Stablecoin yield fight hardens as crypto lobby counters bankers in U.S. market-structure talks
A U.S. stablecoin-yield dispute is emerging as a key fault line in the Senate’s crypto market structure bill, with the Digital Chamber offering ‘principles’ meant to preserve some user rewards while rejecting bank-like interest on idle balances.
A dispute over whether stablecoin issuers and platforms should be allowed to offer user rewards is complicating negotiations around the U.S. Senate’s crypto market structure legislation. After Wall Street banks circulated a document arguing for a blanket ban on stablecoin yield, crypto industry group the Digital Chamber produced its own principles paper framing rewards as acceptable in narrower contexts—particularly when tied to activity such as liquidity provision or ecosystem participation.
Key points
- Banks argue stablecoin yield threatens core bank deposit-taking and want a total prohibition.
- The Digital Chamber says it can accept restrictions on ‘interest-like’ payments for simply holding stablecoins, but wants room for rewards tied to transactions or DeFi-style participation.
- The group says a proposed two-year study on stablecoins’ impact on deposits could be acceptable if it doesn’t trigger automatic rulemaking.
Why it matters
Stablecoins sit at the center of crypto’s payment and DeFi plumbing.

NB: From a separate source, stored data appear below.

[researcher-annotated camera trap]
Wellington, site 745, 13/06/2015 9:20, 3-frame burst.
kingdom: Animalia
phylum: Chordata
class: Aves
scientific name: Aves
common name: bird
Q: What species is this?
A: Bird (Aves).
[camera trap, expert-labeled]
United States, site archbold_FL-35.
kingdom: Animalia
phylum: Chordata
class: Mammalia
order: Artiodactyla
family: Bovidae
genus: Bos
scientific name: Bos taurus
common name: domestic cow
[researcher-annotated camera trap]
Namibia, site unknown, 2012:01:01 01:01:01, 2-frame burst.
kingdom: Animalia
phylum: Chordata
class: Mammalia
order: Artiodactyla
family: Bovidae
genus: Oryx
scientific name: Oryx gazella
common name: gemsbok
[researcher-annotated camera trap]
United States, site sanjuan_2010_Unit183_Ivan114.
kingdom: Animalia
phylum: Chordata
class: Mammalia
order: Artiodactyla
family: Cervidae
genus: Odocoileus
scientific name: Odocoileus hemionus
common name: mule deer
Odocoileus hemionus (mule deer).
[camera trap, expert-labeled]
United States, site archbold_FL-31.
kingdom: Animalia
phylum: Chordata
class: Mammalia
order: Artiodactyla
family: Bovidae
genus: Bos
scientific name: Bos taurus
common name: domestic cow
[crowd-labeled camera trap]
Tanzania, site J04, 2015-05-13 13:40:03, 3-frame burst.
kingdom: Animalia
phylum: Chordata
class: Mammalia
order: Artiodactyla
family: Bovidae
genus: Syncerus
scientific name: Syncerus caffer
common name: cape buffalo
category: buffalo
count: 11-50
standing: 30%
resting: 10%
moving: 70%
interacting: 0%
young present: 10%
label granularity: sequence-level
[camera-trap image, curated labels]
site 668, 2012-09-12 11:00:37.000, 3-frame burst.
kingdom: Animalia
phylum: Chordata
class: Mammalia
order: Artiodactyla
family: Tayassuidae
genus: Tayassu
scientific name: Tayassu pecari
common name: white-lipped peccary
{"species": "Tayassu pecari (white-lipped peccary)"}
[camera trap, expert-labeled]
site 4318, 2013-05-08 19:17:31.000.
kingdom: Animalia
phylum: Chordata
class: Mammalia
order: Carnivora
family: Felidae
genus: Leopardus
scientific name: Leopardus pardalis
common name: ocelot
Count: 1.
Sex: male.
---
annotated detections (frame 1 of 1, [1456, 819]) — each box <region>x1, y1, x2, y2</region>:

How lawmakers treat yield and rewards will shape product design at exchanges, wallets, and on-chain protocols—and may determine whether stablecoins compete directly with bank deposits or stay closer to payments instruments.
What to watch
Negotiations are under time pressure, with the White House reportedly pushing for compromise. The final wording around ‘idle yield’ versus activity-based rewards could decide whether major U.S. platforms support the bill or fight it.